15. Ceza Dairesi 2017/1615 E. , 2018/2751 K.
"İçtihat Metni"MAHKEMESİ :Ağır Ceza Mahkemesi
SUÇ : Nitelikli dolandırıcılık, resmi belgede sahtecilik
HÜKÜM : 1- TCK’nın 204/1, 43, 62, 53. maddeleri gereğince mahkumiyet
2- TCK’nın 158/1-f, 43, 62/1, 52/2, 53. maddeleri gereğince mahkumiyet
Nitelikli dolandırııcılık ve resmi belgede sahtecilik suçlarından sanığın mahkumiyetine ilişkin hükümler sanık tarafından temyiz edilmekle dosya incelenerek gereği düşünüldü.
1- Sanık hakkında resmi belgede sahtecilik suçundan verilen mahkumiyet hükmüne yönelik temyiz itirazının incelenmesinde;
Sanığa yüklenen zincirleme şekilde resmi belgede sahtecilik suçu bakımından son suçun işlendiği 09.03.2006 olan suç tarihinden temyiz inceleme gününe kadar 5237 sayılı TCKnın 66/1-e ve 67/4. maddelerinde öngörülen 12 yıllık dava zamanaşımının dolduğu anlaşıldığından; 5320 sayılı kanunun 8/1. maddesi gereğince uygulanması gereken 1412 sayılı CMUK’nın 321. maddesi uyarınca hükmün BOZULMASINA; ancak bu husus yeniden yargılama yapılması gerektirmediğinden aynı kanunun 322. maddesinin verdiği yetkiye daynılarak 5271 sayılı CMK’nın 223/8. maddesi gereğince sanık hakkında açılan kamu davasının zamanaşımı nedeniyle DÜŞMESİNE;
2- Sanık hakkında nitelikli dolandırıcılık suçundan verilen mahkumiyet hükmüne yönelik temyiz itirazının incelenmesinde;
Sanık ...’nin 01.03.2006 tarihinde müştekinin iş yerine giderek kendisini... olarak tanıttığı, katılandan 3.000 TL karşılığı taban tahtası satın aldığı, karşılığında ticaret sicilinde kaydı bulunmayan sahte .... Gıda ve Züccaciye San.
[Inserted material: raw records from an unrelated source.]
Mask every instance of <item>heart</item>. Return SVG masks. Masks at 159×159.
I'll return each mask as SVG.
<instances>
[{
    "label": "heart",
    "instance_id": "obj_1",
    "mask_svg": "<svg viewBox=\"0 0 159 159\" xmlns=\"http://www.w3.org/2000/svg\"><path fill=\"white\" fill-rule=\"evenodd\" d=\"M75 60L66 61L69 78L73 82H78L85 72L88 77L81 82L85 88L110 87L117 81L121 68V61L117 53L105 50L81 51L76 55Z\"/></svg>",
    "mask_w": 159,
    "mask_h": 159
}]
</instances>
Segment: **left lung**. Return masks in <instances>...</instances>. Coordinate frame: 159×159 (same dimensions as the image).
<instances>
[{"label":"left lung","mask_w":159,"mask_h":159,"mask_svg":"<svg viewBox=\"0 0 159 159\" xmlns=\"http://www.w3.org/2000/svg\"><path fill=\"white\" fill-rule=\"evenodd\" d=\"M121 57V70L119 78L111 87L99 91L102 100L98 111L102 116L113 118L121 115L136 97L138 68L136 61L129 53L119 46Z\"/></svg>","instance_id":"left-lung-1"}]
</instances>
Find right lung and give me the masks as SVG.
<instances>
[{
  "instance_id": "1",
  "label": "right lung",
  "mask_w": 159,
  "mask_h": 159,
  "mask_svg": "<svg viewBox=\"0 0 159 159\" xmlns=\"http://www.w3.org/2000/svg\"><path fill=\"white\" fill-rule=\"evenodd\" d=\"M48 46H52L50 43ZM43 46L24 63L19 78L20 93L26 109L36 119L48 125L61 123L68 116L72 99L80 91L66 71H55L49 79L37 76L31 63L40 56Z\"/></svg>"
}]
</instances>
Tic şirketi kaşesiyle kaşelenmiş ve keşide edilmiş 30.03.2006 vade tarihli 3.000 TL bedelli sahte bonoyu verdiği, araçla taşıtarak elden çıkardığı, bilahere sanığın katılandan 3.000 TL karşılığı yeniden taban tahtası almak istediği ancak bu aşamada bilinmeyen bir kişinin kendisinin dolandırıldığı yolunda telefonla uyarması üzerine sanıktan alışveriş karşılığında çek istediği, sanığın bu aşamada suça konu bono ile birlikte 10.04.2006 tarih ve .... seri numaralı 8.600 TL bedelli çeki verdiği, katılanın çeki araştırıp malı öyle teslim edeceğini belirterek sanık ...’nin malı almak üzere gönderdiği .... plakalı araç ve şoförünü göndermesi üzerine, kimliği belirsiz iki kişinin gelerek katılandan çeki istediği, katılanın çeki vermediği, bu şahısların geldikleri .... plakalı araçla müştekiye ait iş yeri yakınında beklemeye başlamaları üzerine katılanın polis çağırdığı, sanık ...’nin olay yerinde yakalandığıi hakkında işlem yapılmasını önlemek amacıyla alışverişi doğrulayıp, kendi adına katılana bono vermeye kalkıştığı, ancak bonoda soyadını kasten yanlış yazdığının iddia edildiği olayda;
Sanığın katılandan aldığı 3.000 TL’lik mal karşılığında verdiği ve sahte ... Gıda ve Züccaciye San. Tic şirketi kaşesiyle kaşelenmiş bono üzerinde düzenleme tarihi bulunmadığı ve senedin bono vasfı taşımadığı, sanığın adi senedi vermek suretiyle mal aldığı eyleminin basit dolandırıcılık suçunun tamamlanmış halini oluşturduğu, yine sanığın suça konu sahte düzenlenmiş çeki vermek suretiyle katılandan tekrar mal almaya teşebbüs ettiği ancak mal alamadığı eyleminin banka veya kredi kurumlarının araç olarak kullanılması suretiyle dolandırıcılık suçuna teşebbüs niteliğinde olduğu, Yargıtay Ceza Genel Kurulu’nun 2012/13-1543 E, 2013/257 K sayılı 21.05.2013 tarihli kararında da belirtildiği üzere ‘failin işlediği suçlar aynı nitelikte ise; örneğin her biri suçun basit veya nitelikli hali ise burada ceza bu basit veya nitelikli hal üzerinden belirlenecektir. Failin işlediği suçlardan bir kısmı suçun basit, bir kısmı da nitelikli hali ise; nitelikli hal daha fazla ceza verilmesini gerektiren bir nitelikli hal ise; ceza bunun üzerinden belirlenmeli, ancak nitelikli hal suçun basit şekline göre daha az ceza verilmesini gerektiren bir hal ise; ceza suçun basit şekli üzerinden belirlenmelidir.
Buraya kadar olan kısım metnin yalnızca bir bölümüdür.